To find the vapor pressure of a 66.0% aqueous solution of sucrose at 75.0 °C, we can use Raoult's law. Raoult's law states that the vapor pressure of a solution is proportional to the mole fraction of the solvent.
First, we need to calculate the mole fraction of water in the solution. Since the solution is 66.0% aqueous, the other 34.0% must be sucrose.
To calculate the mole fraction of water, we can use the following equation:
mole fraction of water = moles of water / total moles of solute
Since we know the mass percent of sucrose, we can assume we have 100 g of solution.
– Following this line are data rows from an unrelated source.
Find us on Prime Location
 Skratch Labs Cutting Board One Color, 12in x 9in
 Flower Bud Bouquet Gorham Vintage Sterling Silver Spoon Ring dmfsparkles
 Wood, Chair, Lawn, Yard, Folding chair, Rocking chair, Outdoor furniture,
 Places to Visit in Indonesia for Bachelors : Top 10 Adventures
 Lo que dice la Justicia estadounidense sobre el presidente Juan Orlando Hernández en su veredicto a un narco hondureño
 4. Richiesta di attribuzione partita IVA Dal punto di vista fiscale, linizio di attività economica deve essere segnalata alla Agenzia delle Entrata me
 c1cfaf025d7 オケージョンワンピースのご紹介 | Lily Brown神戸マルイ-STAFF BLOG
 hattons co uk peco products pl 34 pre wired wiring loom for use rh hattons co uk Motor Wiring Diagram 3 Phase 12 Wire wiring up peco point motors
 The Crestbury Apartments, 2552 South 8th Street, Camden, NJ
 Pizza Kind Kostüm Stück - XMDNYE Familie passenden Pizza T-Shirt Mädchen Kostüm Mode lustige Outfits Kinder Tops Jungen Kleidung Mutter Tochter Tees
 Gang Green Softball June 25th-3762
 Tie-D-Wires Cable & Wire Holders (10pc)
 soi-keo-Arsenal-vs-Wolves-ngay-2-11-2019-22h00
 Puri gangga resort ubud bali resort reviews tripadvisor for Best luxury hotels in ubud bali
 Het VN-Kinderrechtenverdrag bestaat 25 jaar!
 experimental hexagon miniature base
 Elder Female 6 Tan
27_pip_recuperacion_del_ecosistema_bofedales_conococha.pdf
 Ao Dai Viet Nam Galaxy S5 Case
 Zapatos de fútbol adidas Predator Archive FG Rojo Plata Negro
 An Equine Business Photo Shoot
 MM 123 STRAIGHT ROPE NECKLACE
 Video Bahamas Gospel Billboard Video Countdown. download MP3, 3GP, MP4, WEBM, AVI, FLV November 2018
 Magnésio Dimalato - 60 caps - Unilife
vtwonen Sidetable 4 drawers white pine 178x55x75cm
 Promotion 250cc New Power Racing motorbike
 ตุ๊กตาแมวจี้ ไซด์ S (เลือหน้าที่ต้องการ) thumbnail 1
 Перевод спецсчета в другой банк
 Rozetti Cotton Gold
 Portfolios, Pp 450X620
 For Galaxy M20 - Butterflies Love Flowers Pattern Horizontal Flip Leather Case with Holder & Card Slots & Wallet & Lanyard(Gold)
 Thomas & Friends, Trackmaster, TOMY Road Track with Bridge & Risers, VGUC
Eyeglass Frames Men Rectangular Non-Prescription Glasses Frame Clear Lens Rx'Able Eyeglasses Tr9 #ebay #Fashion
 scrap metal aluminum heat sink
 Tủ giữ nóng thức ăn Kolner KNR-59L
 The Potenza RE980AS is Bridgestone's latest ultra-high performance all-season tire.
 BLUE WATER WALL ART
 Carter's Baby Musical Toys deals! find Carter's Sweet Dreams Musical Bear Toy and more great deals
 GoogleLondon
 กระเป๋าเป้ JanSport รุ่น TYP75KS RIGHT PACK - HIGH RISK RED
The mass of water in the solution can be calculated as follows:
mass of water = 66.0% * 100 g = 66.0 g
To find the moles of water, we can divide the mass by the molar mass of water (18.015 g/mol):
moles of water = 66.0 g / 18.015 g/mol = 3.662 mol
The mass of sucrose can be calculated as:
mass of sucrose = 34.0% * 100 g = 34.0 g
To find the moles of sucrose, we can divide the mass by the molar mass of sucrose (342.30 g/mol):
moles of sucrose = 34.0 g / 342.30 g/mol = 0.099 mol
The total moles of solute in the solution is the sum of the moles of water and moles of sucrose:
total moles of solute = moles of water + moles of sucrose = 3.662 mol + 0.099 mol = 3.761 mol
Now, we can calculate the mole fraction of water:
mole fraction of water = moles of water / total moles of solute = 3.662 mol / 3.761 mol = 0.974
Since the solution obeys Raoult's law, the vapor pressure of the solution is proportional to the mole fraction of water. Therefore, the vapor pressure of the solution is 0.974 times the vapor pressure of pure water at 75.0 °C.
The vapor pressure of pure water at 75.0 °C is given as 380 torr. Therefore, the vapor pressure of the 66.0% aqueous solution of sucrose is:
vapor pressure = 0.974 * 380 torr = 370.47 torr
To convert torr to atm, we divide by 760:
vapor pressure = 370.47 torr / 760 torr/atm = 0.487 atm
Therefore, the vapor pressure in atm of the 66.0% aqueous solution of sucrose at 75.0 °C is approximately 0.487 atm.